Lantzville councillor plans to ask ministry to install traffic time signs on Highway 19
19021246_web1_191019-NBU-Lantzville-Traffic-From-Accident-in-April-20-2018
Dozens of cars lined up along Highway 19 in Lantzville following a fatal accident that resulted in the highway being closed for more than three hours in April 2018. (News Bulletin file)

The provincial government is willing to work more closely with the District of Lantzville on detour and traffic management plans for the Island Highway.

According to a letter available on the district’s website, the Ministry of Transportation said it would “be more than happy” to go over its traffic management plan for Highway 19 with the District of Lantzville and to “work more closely” with the municipality on detour plans.

The letter explains that in the event of an incident that “results in the long closure” of Highway 19, the ministry’s traffic plan calls for the use of a gate that is installed with a “median barrier” at a rest area near Nanoose Bay, allowing traffic to cross over onto the opposite side of the highway.

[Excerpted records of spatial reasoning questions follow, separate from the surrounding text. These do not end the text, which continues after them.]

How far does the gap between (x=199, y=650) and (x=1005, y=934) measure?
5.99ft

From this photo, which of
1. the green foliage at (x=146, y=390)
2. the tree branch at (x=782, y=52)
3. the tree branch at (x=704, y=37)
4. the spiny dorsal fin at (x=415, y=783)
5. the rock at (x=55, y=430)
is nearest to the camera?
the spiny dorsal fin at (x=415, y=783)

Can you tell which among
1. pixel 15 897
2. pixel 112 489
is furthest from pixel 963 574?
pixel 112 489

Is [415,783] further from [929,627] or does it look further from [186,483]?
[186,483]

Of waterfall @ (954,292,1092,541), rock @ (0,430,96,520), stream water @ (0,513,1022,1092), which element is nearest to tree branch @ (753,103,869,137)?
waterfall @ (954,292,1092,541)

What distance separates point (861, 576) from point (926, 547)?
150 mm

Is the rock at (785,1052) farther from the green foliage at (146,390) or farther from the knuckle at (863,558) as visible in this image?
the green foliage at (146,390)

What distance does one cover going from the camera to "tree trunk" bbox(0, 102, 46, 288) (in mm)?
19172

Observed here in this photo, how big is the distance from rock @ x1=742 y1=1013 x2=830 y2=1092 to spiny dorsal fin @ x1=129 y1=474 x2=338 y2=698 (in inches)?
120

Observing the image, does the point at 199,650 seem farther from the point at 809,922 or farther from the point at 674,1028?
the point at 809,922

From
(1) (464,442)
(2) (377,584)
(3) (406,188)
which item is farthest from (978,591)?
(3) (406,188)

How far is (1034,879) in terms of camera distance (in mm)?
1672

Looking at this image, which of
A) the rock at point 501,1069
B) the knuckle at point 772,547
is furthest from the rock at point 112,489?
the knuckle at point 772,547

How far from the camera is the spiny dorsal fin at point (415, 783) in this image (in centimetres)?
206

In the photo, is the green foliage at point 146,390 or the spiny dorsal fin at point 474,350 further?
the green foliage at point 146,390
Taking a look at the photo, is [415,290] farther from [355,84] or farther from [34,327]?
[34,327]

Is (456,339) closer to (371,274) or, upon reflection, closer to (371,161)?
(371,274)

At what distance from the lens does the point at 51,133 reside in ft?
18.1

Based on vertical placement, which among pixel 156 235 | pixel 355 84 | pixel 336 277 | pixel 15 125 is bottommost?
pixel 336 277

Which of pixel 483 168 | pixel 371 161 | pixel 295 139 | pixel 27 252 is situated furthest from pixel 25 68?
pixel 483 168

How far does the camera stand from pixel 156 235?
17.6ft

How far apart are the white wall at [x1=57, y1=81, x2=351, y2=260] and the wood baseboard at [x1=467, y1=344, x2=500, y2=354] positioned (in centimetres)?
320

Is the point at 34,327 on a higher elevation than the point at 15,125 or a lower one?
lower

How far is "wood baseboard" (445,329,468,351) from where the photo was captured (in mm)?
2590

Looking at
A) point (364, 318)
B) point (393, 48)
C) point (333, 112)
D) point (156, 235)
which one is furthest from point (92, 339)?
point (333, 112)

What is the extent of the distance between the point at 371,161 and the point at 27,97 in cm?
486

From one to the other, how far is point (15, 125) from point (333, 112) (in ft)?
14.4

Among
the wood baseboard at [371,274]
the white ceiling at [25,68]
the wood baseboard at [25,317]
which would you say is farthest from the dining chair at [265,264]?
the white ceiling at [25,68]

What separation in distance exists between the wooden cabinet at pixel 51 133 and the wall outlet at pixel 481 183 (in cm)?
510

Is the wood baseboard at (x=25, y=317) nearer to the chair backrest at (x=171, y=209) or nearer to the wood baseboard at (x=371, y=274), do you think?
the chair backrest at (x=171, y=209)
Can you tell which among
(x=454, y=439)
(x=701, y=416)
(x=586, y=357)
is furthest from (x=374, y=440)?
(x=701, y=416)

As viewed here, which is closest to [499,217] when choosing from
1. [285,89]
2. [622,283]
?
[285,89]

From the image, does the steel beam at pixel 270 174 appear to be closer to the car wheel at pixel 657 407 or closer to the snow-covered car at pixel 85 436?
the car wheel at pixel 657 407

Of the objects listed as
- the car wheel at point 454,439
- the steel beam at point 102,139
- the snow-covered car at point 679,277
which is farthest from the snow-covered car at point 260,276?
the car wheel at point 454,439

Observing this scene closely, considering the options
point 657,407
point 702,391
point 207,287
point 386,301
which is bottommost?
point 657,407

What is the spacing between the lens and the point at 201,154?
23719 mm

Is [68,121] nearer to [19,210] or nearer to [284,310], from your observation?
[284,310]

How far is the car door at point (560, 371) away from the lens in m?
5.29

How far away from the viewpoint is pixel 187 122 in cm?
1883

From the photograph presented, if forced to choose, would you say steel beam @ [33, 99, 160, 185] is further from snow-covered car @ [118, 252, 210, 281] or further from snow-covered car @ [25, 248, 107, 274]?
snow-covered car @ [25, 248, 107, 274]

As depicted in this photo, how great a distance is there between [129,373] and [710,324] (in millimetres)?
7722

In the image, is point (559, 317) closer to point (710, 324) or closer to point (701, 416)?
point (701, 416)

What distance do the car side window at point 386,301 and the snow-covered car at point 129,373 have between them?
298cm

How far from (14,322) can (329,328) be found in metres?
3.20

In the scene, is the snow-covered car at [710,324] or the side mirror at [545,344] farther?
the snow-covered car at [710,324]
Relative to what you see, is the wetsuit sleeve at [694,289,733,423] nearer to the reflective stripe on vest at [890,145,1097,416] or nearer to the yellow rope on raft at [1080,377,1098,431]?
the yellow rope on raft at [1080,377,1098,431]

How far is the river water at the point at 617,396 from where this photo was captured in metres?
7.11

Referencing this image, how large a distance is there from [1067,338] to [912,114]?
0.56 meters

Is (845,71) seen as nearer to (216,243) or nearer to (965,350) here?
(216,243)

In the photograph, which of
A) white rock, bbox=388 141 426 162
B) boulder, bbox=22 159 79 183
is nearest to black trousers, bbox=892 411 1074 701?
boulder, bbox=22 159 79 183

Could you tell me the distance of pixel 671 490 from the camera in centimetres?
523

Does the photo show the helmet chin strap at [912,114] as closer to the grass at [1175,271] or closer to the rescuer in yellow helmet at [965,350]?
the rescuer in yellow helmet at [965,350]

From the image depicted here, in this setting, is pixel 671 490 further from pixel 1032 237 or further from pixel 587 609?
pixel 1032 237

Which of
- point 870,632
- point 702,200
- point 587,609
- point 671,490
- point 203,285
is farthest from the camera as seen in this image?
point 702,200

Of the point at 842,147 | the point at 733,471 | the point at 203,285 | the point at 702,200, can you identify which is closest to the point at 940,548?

Lantzville’s section of the highway has “limited detour” options, the ministry notes.

The ministry’s response comes less than a month after Lantzville council passed a series of motions calling on the Ministry of Transportation and Infrastructure to create a traffic management plan for the district when Highway 19 is closed as well as carry out a review of the highway to address safety concerns.

The motions, which were brought forward by Coun. Karen Proctor and passed unanimously, also called on the Nanaimo RCMP to increase enforcement along Lantzville’s stretch of the Island Highway

About 8.5 kilometres of Highway 19 cross through the District of Lantzville and Nanoose First Nation. During that stretch, there are four intersections with traffic lights, with the major intersections being Superior Road and Ware Road. Traffic lights were installed earlier this year on Highway 19 at the Lantzville Road intersection, near the newly built Shell station.

Proctor said she was pleased with the ministry’s response. She said she will be bringing forward a motion at Lantzville’s next council meeting on Oct. 21 requesting that the District of Lantzville have access to the ministry’s emergency traffic plan.

“We want to see their plan. That is the next step,” she said. “Then we will decide who we need to have a conversation with about adjusting that plan.”

Proctor said she will also be requesting that the province install electric signs that list travel times along Highway 19 before Lantzville. She said the signs would make a big difference because motorists would be able to see whether the highway is closed or not before they reach a point where they cannot exit the highway.

“If I was headed up Island and I saw a sign for Aulds Road that said there is a two-and-a-half-hour traffic delay, I would pull into Woodgrove and have a coffee,” she said. “The same thing if I saw that sign before I got to Northwest Bay Road, I’d just turn back to Parksville. That would ease the congestion a lot.”

Lantzville’s stretch of Highway 19 is unique, according to Proctor.

“We have four lights on a four-lane highway that are closer together than any other stretch and then we have the stretch where there is no route around it. So, when there is an accident between Northwest Bay Road and Aulds Road, you’re stuck,” she said.

Long term, Proctor believes the best solutions would be for an interchange to be installed at Ware Road, a flyover built at Aulds Road and an alternate road that would allow for motorists to bypass Highway 19 in the event of a major accident.

“We need an additional route through that area,” she said. “I know that is very expensive, but for everybody’s safety that needs to be done.”